> **WRITTEN PROBLEM**: Write out each record again exactly as it stands.

> **STORED ROWS**:
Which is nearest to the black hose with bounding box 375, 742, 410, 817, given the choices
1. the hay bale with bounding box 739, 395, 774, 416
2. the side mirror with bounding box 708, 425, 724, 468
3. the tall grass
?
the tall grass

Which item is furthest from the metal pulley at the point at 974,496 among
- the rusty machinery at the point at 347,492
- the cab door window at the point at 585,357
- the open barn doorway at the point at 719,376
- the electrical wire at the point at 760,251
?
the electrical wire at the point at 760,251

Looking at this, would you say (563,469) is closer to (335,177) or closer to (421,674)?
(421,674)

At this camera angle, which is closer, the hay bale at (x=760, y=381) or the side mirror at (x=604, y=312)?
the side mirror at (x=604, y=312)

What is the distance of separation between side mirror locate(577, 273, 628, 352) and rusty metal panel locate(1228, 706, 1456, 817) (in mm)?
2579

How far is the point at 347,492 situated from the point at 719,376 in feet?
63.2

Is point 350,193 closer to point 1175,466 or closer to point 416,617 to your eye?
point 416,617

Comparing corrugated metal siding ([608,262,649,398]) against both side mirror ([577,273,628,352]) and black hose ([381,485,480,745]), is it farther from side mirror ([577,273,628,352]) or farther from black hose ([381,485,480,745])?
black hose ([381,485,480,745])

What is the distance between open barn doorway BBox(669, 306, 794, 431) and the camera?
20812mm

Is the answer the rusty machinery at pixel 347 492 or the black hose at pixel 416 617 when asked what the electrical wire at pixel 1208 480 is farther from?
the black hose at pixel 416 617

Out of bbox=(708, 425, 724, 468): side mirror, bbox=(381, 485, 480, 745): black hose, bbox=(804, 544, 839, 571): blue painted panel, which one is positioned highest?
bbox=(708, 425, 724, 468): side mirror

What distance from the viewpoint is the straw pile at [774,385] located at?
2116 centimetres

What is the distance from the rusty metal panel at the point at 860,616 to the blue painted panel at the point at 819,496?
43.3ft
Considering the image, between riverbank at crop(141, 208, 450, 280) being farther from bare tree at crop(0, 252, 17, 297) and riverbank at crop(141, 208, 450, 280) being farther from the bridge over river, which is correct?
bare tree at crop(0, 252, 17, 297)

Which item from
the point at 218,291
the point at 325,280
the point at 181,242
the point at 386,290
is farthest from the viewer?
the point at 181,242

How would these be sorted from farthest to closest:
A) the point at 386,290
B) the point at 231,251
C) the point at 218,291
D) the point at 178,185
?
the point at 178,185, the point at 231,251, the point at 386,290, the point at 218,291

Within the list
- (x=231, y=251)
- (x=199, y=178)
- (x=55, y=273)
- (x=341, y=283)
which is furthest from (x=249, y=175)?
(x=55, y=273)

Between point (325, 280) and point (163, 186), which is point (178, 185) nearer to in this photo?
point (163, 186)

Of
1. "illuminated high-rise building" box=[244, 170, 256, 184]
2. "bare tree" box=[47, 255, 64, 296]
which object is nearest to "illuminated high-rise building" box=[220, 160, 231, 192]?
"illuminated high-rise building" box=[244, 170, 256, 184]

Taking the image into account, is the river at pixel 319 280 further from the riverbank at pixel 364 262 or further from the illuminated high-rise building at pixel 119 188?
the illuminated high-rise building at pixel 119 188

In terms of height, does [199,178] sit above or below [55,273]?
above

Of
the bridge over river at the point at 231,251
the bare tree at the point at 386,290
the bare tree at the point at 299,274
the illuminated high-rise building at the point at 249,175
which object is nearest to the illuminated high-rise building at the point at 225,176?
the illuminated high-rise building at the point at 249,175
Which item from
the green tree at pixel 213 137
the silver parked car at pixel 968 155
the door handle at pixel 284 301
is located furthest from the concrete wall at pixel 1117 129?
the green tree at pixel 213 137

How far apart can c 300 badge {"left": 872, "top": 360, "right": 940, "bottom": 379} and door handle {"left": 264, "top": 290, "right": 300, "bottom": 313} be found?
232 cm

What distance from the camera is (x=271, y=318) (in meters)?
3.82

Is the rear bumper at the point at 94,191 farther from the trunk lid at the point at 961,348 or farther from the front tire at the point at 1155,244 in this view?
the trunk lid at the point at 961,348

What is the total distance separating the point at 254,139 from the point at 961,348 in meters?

> **EXERCISE SOLUTION**:
Which is nearest to the black hose with bounding box 375, 742, 410, 817, given the choices
1. the hay bale with bounding box 739, 395, 774, 416
2. the side mirror with bounding box 708, 425, 724, 468
3. the tall grass
?
the tall grass

Which item is furthest from the metal pulley at the point at 974,496 among
- the rusty machinery at the point at 347,492
- the cab door window at the point at 585,357
- the open barn doorway at the point at 719,376
- the electrical wire at the point at 760,251
?
the electrical wire at the point at 760,251

Looking at this, would you say (563,469) is closer to (335,177) or closer to (421,674)?
(421,674)

At this camera angle, which is closer, the hay bale at (x=760, y=381) or the side mirror at (x=604, y=312)?
the side mirror at (x=604, y=312)

What is the distance of separation between side mirror locate(577, 273, 628, 352) and rusty metal panel locate(1228, 706, 1456, 817) (in mm)?
2579

How far is the point at 347,492 situated from the point at 719,376 in feet?
63.2

Is point 350,193 closer to point 1175,466 or closer to point 416,617 to your eye?
point 416,617

Comparing corrugated metal siding ([608,262,649,398]) against both side mirror ([577,273,628,352]) and black hose ([381,485,480,745]), is it farther from side mirror ([577,273,628,352]) or farther from black hose ([381,485,480,745])?
black hose ([381,485,480,745])

What is the distance between open barn doorway BBox(669, 306, 794, 431) and the camera?
20812mm

Is the answer the rusty machinery at pixel 347 492 or the black hose at pixel 416 617 when asked what the electrical wire at pixel 1208 480 is farther from?
the black hose at pixel 416 617

Out of bbox=(708, 425, 724, 468): side mirror, bbox=(381, 485, 480, 745): black hose, bbox=(804, 544, 839, 571): blue painted panel, which one is positioned highest?
bbox=(708, 425, 724, 468): side mirror

What distance from the viewpoint is the straw pile at [774,385] located at?
2116 centimetres

What is the distance from the rusty metal panel at the point at 860,616 to the blue painted panel at the point at 819,496?
43.3ft
Considering the image, between riverbank at crop(141, 208, 450, 280) being farther from bare tree at crop(0, 252, 17, 297) and riverbank at crop(141, 208, 450, 280) being farther from the bridge over river, which is correct?
bare tree at crop(0, 252, 17, 297)

Which item from
the point at 218,291
the point at 325,280
the point at 181,242
the point at 386,290
is farthest from the viewer?
the point at 181,242

How would these be sorted from farthest to closest:
A) the point at 386,290
B) the point at 231,251
C) the point at 218,291
D) the point at 178,185
?
the point at 178,185, the point at 231,251, the point at 386,290, the point at 218,291

Within the list
- (x=231, y=251)
- (x=199, y=178)
- (x=55, y=273)
- (x=341, y=283)
which is furthest from (x=249, y=175)?
(x=55, y=273)

Between point (325, 280) and point (163, 186), which is point (178, 185) nearer to in this photo?
point (163, 186)

Of
1. "illuminated high-rise building" box=[244, 170, 256, 184]
2. "bare tree" box=[47, 255, 64, 296]
which object is nearest to "illuminated high-rise building" box=[220, 160, 231, 192]?
"illuminated high-rise building" box=[244, 170, 256, 184]

Taking the image into account, is the river at pixel 319 280 further from the riverbank at pixel 364 262 or further from the illuminated high-rise building at pixel 119 188?
the illuminated high-rise building at pixel 119 188

In terms of height, does [199,178] sit above or below [55,273]?
above

Of
the bridge over river at the point at 231,251
the bare tree at the point at 386,290
the bare tree at the point at 299,274
the illuminated high-rise building at the point at 249,175
which object is nearest to the illuminated high-rise building at the point at 225,176?
the illuminated high-rise building at the point at 249,175
Which item from
the green tree at pixel 213 137
the silver parked car at pixel 968 155
the door handle at pixel 284 301
is located furthest from the concrete wall at pixel 1117 129?
the green tree at pixel 213 137

How far apart can c 300 badge {"left": 872, "top": 360, "right": 940, "bottom": 379} and door handle {"left": 264, "top": 290, "right": 300, "bottom": 313} be found?
232 cm

What distance from the camera is (x=271, y=318) (in meters)?
3.82

Is the rear bumper at the point at 94,191 farther from the trunk lid at the point at 961,348 or farther from the front tire at the point at 1155,244 in this view?
the trunk lid at the point at 961,348

What is the total distance separating the point at 254,139 from the point at 961,348 in meters?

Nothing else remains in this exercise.